Still, it's very apt in its location, looking down from its lofty castle site over the back-to-back terraces that provided many of the young lives that were to be lost as part of the "Accrington Pals" brigades, the fabled "Lions led by Donkeys" of WW1
Posted: Wed Nov 07, 2012 11:55 am
by London Stone Paving
When we first started importing sandstone we used to buy 7 different sizes.
1120x560
840x560
700x560
560x560
560x420
560x280
280x280
We quickly realised that nobody wanted to buy 1120x560, 700x560 or 560x420. As you say Tony. there is much more thought involved with using more sizes (even modular ones) and people dont want the hassle. Whether its progress or not, importers will respond to what their customers are buying.
Posted: Wed Nov 07, 2012 12:31 pm
by Tony McC
I do around a hundred layouts a year using 1120s, 700s and 420s. The more sizes used, the better the completed design, and it's the contrast between the largest and smallest sizes which emphasises the randomness of the layout.
I also do at least another hundred designs using just 3 or 4 sizes (300x300, 300x600, 600x600 and 600x900 is inexplicably popular) and while they do look good, I just know that if I was allowed to introduce another 3 sizes, it could look so much better.
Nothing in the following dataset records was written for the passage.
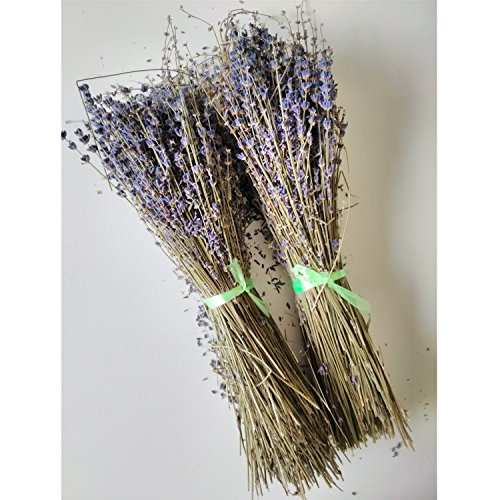 (JF Dried French Lavender Bunches-Set of 2)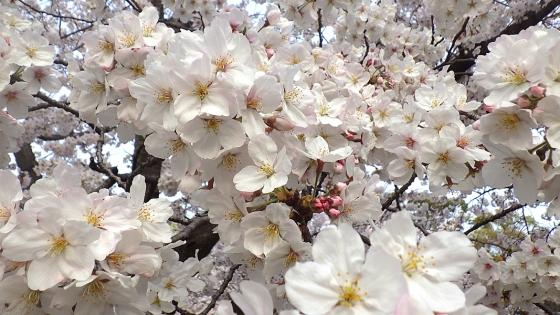 大泉緑地の桜 2019 ソメイヨシノ(桜広場にて撮影 その6)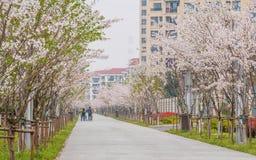 Beautiful Cherry blossom , pink sakura flowers Stock Photo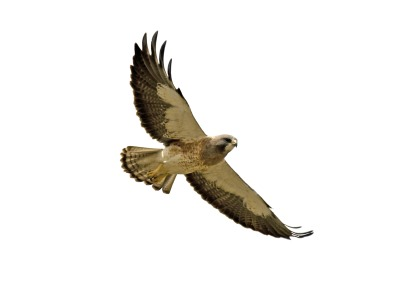 Red-tailed Hawk clipart #1, Download drawings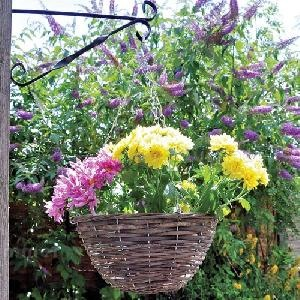 GAZEBOS - Hanging baskets and planters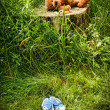 Little stuff teddy bear laying on stump - Foto Stock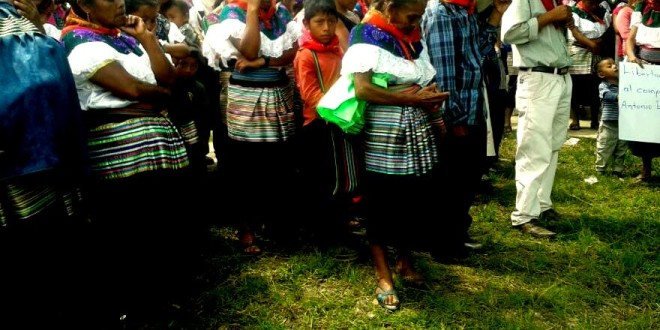 Chiapas: Señalan a dirigente de Morena, como operador en el despojo de territorio del ejido Bachajón
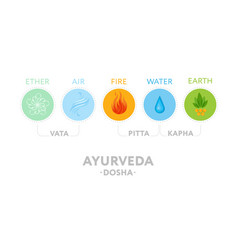 vata pitta and kapha doshas with ayurvedic icons vector image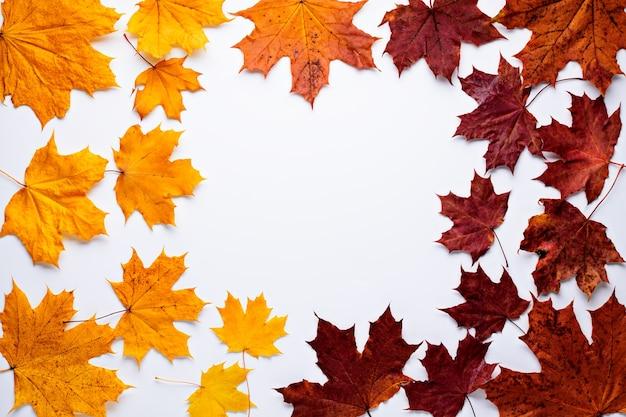Żółto-pomarańczowy i czerwony klon opadłych liści w kółko na białym tle z miejscem na tekst. jesienna pocztówka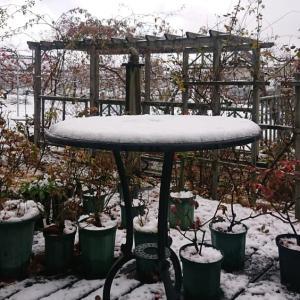 今季初の積雪?・・・ ☆ほんのちょっとだけど。(笑)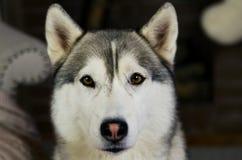 Verbazende ogen schor hond Stock Fotografie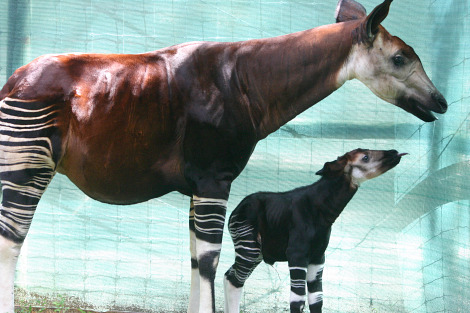 Baby okapi tampa lowry park zoo 3 rs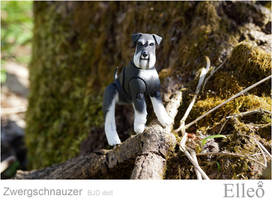 Zwergschnauzer 01 by leo3dmodels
And then when you get onto the ranges where there are 10 or 12 modular sizes, the results are usually nothing less than stunning.
Posted: Wed Nov 07, 2012 5:09 pm
by lutonlagerlout
I have laid stonemarket millstone in the full range of sizes before i ever found this site and it was hard runnings
the result inside a large conservatory was great ,but a lot of swearing went into it
cheers LLL
Posted: Wed Nov 07, 2012 6:55 pm
by Tony McC
Funnily enough, one of the very first CAD designs I did for a random layout, way back in '93 I think it was, involved Millstone and that came about because my owld fellah joked that the job had become a millstone around my neck trying to work out what went where. I was more accustomed to working with natural stone in all sorts of odd sizes and hunting for a 'near fit' that could be trimmed to suit.
The first day on a random layout yorkstone job always used to be spent measuring what we had, chalking the sizes onto the flags, and then sorting them into guage widths. Traditionally, most 'straight from the quarry' flags worked ona 3" module, so you tended to get, for example, 18", 21". 24", 27" etc. pieces. Many had been cut down over the years, but a good load of salvaged flags taken from their original home would often have 80% or more that were still 3" modular, and so it was occasionally possible to plot out a design for large sections of the job in hand. All this was done on quadrille paper with a pencil and a well-worn large earser!
When multi-size modular flags first took off with the Marley stuff, it seemed that the job had become too easy all of a sudden!